Como quem roubou a cena da posse foi a primeira dama, que tal um exercício mais desafiador usando Lolita, de Nabokov?:

Michelle, luz de minha vida, labareda em minha carne. Minha alma, minha lama. Mi-che-lle: a ponta da língua descendo depois do Mi em dois saltos pelo céu da boca para tropeçar de leve, no terceiro, contra os dentes. Mi. Che. Lle. Pela manhã ela era Mi, não mais que Mi, com seus trinta e sete anos de idade e calçando uma única meia soquete. Era Lelle ao vestir os jeans desbotados. Era Mimi na escola. Era Primeira Dama sobre a linha pontilhada. Mas em meus braços sempre foi Michelle. Será que teve uma precursora? Sim, de fato teve. Na verdade, talvez jamais teria existido uma Michelle se, em certo verão, eu não houvesse amado uma menina primordial, talquey?

Já sobre esses primeiros 100 dias de governo, aí teríamos de optar por uma perspectiva. A do governo acho que pede um Homero, o da Odisseia:

Musa, reconta-me os feitos do heróis astucioso que muito

peregrinou, dês que esfez as muralhas sagradas do establishment;

muitas cidades dos homens viajou, conheceu seus costumes,

como em Juiz de Fora padeceu sofrimentos inúmeros na alma.

para que a vida salvasse e de seus companheiros a volta.

Bebbiano e Velez, porém, não salvou, muito embora o tentasse,

pois pereceram por culpa de suas ações insensatas.

Já a imprensa, digo, oposição, certamente ficaria com Notas do Subsolo, de Dostoievski:

Sou um homem doente, talkey?… Sou mal. Não tenho atrativos. Acho que sofro do fígado. Aliás, não entendo bulhufas da minha presidência e não sei com certeza o que é que me dói. Não me trato, nunca me tratei, embora respeite os economistas e a economia. Além de tudo, sou supersticioso ao extremo; bem, o bastante para respeitar católicos e evangélicos. (Tenho instrução suficiente para não ser supersticioso, mas sou.) Não, senhores, se não quero me tratar é de raiva. Isso os senhores provavelmente não compreendem.

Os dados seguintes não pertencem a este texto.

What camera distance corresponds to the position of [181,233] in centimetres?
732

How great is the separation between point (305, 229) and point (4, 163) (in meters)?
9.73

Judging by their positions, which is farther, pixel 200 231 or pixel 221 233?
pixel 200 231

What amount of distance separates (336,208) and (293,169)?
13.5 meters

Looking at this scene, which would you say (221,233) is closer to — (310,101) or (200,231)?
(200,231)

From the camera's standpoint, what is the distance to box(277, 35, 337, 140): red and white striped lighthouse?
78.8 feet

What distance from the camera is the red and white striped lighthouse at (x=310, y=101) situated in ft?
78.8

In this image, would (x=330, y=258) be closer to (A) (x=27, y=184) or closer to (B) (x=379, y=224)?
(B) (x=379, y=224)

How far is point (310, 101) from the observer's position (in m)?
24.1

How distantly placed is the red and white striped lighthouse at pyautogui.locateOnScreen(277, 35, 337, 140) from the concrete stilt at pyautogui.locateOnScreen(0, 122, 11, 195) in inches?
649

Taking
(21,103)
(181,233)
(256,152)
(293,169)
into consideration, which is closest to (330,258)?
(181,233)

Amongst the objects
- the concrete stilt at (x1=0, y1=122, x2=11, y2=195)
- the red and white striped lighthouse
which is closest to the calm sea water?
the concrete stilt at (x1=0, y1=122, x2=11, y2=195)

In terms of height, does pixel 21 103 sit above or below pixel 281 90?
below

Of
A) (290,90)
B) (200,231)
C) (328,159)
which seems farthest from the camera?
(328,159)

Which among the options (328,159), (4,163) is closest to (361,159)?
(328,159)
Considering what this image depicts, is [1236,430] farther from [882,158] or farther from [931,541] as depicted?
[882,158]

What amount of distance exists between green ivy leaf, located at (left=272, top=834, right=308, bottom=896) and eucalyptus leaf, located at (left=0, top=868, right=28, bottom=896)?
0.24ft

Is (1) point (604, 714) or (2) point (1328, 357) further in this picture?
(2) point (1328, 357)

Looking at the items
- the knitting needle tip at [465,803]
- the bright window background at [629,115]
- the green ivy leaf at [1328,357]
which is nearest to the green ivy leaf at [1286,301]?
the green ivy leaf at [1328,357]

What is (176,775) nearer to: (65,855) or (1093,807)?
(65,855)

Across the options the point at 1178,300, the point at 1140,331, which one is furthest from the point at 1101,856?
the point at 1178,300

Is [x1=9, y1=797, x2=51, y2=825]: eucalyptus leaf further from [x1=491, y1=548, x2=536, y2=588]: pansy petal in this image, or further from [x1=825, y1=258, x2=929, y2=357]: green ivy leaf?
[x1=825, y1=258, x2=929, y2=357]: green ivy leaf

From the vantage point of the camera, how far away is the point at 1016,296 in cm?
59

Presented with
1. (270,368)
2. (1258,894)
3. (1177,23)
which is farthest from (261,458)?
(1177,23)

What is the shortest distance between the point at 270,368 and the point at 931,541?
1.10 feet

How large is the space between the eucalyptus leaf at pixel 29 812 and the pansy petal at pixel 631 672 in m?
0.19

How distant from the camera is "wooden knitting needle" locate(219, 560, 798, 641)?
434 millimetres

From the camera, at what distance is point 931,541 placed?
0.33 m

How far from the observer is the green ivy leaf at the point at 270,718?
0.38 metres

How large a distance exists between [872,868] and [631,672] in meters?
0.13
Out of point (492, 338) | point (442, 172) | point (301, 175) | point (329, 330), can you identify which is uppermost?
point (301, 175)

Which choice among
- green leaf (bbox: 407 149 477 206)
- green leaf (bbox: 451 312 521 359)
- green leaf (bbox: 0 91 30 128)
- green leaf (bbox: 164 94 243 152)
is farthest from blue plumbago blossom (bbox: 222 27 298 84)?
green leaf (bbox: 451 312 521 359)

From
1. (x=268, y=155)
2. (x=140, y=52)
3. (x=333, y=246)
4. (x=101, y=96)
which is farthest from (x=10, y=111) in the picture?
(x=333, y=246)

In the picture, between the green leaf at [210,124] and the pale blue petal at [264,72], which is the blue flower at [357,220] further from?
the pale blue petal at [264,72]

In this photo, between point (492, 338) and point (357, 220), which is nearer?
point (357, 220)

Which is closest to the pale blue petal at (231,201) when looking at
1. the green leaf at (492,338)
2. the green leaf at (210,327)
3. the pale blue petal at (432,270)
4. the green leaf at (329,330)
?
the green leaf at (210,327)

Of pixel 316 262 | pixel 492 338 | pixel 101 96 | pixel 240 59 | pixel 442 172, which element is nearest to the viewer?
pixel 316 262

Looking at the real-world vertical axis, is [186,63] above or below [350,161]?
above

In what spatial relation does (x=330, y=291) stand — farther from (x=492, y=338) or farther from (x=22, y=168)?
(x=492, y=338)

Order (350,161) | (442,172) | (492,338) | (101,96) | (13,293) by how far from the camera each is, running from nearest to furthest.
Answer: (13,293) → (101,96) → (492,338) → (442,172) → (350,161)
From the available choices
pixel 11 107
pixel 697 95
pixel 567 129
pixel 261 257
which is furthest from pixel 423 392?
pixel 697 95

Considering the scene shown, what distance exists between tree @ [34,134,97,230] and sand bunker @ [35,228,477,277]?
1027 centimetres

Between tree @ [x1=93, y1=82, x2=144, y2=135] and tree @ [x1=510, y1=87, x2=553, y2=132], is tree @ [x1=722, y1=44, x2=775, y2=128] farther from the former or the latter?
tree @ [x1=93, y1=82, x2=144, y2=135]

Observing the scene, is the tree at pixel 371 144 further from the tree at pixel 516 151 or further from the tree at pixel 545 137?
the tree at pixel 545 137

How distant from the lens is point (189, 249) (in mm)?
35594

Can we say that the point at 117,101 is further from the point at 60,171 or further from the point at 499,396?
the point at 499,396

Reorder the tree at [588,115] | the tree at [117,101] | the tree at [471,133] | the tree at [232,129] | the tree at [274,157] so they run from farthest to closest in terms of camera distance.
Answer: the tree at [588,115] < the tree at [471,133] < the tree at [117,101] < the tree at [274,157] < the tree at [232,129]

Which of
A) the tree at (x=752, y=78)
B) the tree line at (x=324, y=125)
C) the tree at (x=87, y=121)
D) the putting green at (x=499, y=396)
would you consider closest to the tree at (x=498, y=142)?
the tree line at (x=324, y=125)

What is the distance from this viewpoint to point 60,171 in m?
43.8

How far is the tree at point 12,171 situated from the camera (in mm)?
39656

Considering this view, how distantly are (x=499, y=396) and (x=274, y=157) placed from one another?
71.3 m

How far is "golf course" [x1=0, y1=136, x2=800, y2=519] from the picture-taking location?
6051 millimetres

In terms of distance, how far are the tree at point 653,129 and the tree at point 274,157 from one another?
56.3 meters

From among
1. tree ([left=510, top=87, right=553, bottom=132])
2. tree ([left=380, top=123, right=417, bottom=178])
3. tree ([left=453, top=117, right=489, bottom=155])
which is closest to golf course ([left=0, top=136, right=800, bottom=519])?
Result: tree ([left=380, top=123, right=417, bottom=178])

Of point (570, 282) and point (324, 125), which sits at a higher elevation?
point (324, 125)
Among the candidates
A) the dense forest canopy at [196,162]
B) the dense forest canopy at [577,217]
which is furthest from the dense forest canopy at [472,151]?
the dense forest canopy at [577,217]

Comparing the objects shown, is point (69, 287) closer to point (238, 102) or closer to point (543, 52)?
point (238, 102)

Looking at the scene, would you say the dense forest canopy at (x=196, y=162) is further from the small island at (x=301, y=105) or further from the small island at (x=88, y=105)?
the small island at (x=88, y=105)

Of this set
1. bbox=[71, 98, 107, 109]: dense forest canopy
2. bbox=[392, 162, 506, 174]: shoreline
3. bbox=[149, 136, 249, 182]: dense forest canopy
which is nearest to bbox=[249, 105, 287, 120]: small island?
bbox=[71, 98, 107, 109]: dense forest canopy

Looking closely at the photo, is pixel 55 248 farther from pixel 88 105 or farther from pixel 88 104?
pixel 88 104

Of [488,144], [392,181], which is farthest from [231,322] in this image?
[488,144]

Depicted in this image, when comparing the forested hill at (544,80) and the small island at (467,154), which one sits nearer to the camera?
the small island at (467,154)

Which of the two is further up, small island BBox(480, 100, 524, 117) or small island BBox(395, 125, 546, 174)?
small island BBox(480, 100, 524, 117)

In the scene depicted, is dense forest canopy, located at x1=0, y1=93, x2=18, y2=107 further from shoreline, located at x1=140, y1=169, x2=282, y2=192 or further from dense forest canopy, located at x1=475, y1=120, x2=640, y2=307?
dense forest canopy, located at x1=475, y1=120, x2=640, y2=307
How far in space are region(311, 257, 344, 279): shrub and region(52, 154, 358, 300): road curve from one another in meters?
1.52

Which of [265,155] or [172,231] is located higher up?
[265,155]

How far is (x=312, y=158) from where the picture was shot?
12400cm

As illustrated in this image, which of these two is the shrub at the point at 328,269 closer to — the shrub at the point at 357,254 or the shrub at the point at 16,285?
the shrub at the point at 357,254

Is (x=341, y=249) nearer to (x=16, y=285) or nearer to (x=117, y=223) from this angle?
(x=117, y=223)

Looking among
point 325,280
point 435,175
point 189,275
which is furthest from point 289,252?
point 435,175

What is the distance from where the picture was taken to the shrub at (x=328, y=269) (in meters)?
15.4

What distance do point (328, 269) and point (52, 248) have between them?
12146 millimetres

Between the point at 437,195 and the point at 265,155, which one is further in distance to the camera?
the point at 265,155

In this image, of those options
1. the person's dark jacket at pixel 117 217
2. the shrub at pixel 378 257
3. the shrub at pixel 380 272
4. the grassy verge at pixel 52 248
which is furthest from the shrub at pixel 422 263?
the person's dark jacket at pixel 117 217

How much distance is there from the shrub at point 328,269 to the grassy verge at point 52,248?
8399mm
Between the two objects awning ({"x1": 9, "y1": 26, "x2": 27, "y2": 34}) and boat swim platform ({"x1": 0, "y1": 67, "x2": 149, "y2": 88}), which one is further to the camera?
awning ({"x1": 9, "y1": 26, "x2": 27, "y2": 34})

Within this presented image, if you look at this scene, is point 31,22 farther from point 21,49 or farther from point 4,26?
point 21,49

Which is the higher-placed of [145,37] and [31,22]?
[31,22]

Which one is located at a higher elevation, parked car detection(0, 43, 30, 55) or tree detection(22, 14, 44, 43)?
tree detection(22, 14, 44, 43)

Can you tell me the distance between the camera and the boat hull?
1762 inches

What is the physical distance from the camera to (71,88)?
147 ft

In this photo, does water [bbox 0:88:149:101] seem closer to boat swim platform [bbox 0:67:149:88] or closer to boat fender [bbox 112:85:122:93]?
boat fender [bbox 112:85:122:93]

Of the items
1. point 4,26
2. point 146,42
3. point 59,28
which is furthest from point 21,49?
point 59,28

Aposto também que adorariam usar Anna Kariênina, de Tolstoi: “Todas as famílias felizes se parecem, cada família infeliz é infeliz à sua maneira. Tudo era confusão na casa dos Bolsonaro.”

Enfim, e como será que esta história terminará? Certamente como realidade fantástica, disso não tenho dúvidas. Quem melhor, então, do que Gabriel Garcia Marques, em seu clássico Cem Anos de Solidão, para nos ajudar a imaginá-la? Talvez seja assim: “Muitos anos depois, diante do pelotão de fuzilamento da imprensa, o capitão Jair Bolsonaro haveria de recordar aquela tarde remota em que o filho o levou a conhecer o golden shower.”

Que falta nos faz a literatura, não acha, leitor não só de jornal? Quando (e se) a tivermos, aí sim começo a acreditar numa nova era de verdade, nem que seja apenas para transmitir a alguém o legado da nossa miséria.